* Data to use:
⟨

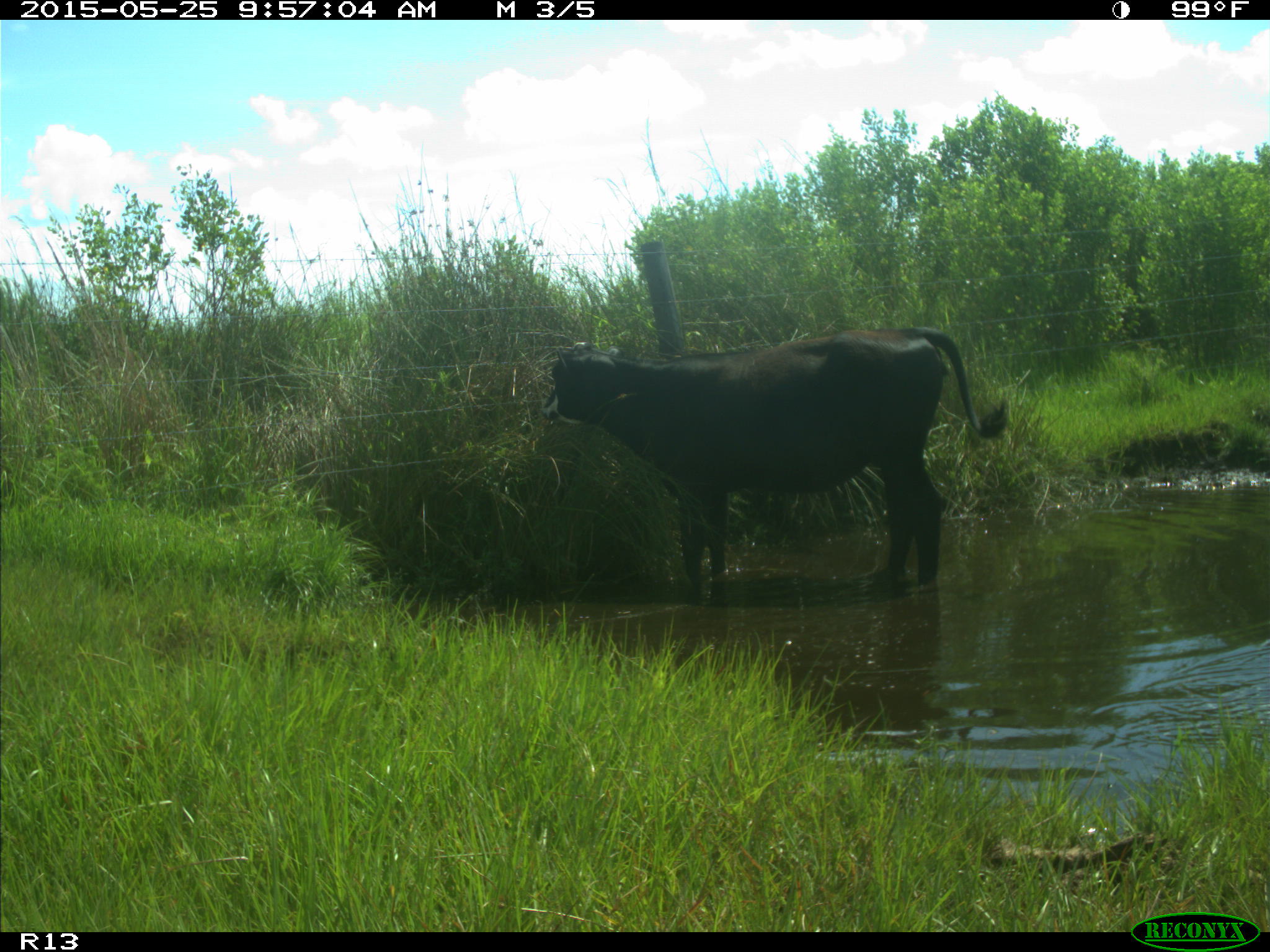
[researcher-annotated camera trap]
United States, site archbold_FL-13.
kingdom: Animalia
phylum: Chordata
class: Mammalia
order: Artiodactyla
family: Bovidae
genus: Bos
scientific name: Bos taurus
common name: domestic cow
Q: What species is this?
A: Bos taurus (domestic cow).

⟩

* Task: Could you return all the entries exactly as they appear, minus the pictures?

* Task response:
[researcher-annotated camera trap]
United States, site archbold_FL-13.
kingdom: Animalia
phylum: Chordata
class: Mammalia
order: Artiodactyla
family: Bovidae
genus: Bos
scientific name: Bos taurus
common name: domestic cow
Q: What species is this?
A: Bos taurus (domestic cow).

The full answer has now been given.